__SET TASK__: Copy every one of the following items word for word, keeping each line and its punctuation unchanged.

__TASK MATERIAL__:
%%

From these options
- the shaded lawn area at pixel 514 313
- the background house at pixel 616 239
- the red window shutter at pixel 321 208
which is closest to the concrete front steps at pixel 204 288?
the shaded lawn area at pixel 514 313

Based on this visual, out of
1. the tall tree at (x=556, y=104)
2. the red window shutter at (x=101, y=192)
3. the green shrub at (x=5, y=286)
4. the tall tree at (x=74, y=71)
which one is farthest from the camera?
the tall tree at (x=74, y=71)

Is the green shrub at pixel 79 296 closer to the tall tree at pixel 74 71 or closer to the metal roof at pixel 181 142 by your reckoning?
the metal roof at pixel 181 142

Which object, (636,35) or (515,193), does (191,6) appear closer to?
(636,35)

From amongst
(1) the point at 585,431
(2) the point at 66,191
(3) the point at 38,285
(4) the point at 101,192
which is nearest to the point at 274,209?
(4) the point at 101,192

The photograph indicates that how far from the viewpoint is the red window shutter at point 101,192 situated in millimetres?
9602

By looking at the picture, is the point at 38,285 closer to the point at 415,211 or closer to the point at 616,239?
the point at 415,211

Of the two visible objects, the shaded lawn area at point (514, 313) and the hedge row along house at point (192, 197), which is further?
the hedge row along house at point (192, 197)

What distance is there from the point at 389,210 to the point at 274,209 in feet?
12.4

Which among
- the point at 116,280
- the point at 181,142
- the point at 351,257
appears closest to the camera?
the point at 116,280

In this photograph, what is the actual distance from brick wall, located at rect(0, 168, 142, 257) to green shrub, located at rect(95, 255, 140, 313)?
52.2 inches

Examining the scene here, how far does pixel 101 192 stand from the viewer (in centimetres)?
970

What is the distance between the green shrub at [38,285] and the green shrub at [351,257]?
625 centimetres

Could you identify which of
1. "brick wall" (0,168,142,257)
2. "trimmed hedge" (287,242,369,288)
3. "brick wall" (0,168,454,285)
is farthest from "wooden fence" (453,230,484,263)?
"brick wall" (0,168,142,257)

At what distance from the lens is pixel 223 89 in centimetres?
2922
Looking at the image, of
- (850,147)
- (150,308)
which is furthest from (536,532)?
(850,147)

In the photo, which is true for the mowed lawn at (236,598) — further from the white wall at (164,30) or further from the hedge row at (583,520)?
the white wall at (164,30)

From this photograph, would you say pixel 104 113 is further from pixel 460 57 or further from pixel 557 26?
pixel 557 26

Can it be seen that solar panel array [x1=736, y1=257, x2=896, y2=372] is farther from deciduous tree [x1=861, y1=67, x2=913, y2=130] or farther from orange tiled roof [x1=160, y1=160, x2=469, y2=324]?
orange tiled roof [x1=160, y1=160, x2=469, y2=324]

%%

__RESPONSE TO THE EXERCISE__:
From these options
- the shaded lawn area at pixel 514 313
- the background house at pixel 616 239
- the red window shutter at pixel 321 208
which is closest to the concrete front steps at pixel 204 288?
the shaded lawn area at pixel 514 313

Based on this visual, out of
1. the tall tree at (x=556, y=104)
2. the red window shutter at (x=101, y=192)
3. the green shrub at (x=5, y=286)
4. the tall tree at (x=74, y=71)
which one is farthest from the camera?
the tall tree at (x=74, y=71)

Is the green shrub at pixel 79 296 closer to the tall tree at pixel 74 71 or closer to the metal roof at pixel 181 142 by your reckoning?
the metal roof at pixel 181 142

Which object, (636,35) or (515,193), does (191,6) appear closer to?
(636,35)

From amongst
(1) the point at 585,431
(2) the point at 66,191
(3) the point at 38,285
(4) the point at 101,192
which is nearest to the point at 274,209?
(4) the point at 101,192

The photograph indicates that how far from the viewpoint is the red window shutter at point 101,192 situated in millimetres?
9602

By looking at the picture, is the point at 38,285 closer to the point at 415,211 or closer to the point at 616,239?
the point at 415,211

Of the two visible objects, the shaded lawn area at point (514, 313) and the hedge row along house at point (192, 197), which is further?
the hedge row along house at point (192, 197)

What distance is there from the point at 389,210 to the point at 274,209 in feet?
12.4

Which among
- the point at 116,280
- the point at 181,142
- the point at 351,257
appears closest to the camera?
the point at 116,280

In this photograph, what is the actual distance from brick wall, located at rect(0, 168, 142, 257) to green shrub, located at rect(95, 255, 140, 313)?
52.2 inches

Examining the scene here, how far does pixel 101 192 stand from the viewer (in centimetres)?
970

What is the distance between the green shrub at [38,285] and the green shrub at [351,257]?
625 centimetres

Could you identify which of
1. "brick wall" (0,168,142,257)
2. "trimmed hedge" (287,242,369,288)
3. "brick wall" (0,168,454,285)
is farthest from "wooden fence" (453,230,484,263)?
"brick wall" (0,168,142,257)

At what distance from the lens is pixel 223 89 in centimetres?
2922
Looking at the image, of
- (850,147)
- (150,308)
which is furthest from (536,532)?
(850,147)

In the photo, which is true for the mowed lawn at (236,598) — further from the white wall at (164,30) or further from the hedge row at (583,520)?
the white wall at (164,30)

From this photograph, would you say pixel 104 113 is further from pixel 460 57 or further from pixel 557 26?
pixel 557 26

Can it be seen that solar panel array [x1=736, y1=257, x2=896, y2=372] is farther from deciduous tree [x1=861, y1=67, x2=913, y2=130] or farther from orange tiled roof [x1=160, y1=160, x2=469, y2=324]?
orange tiled roof [x1=160, y1=160, x2=469, y2=324]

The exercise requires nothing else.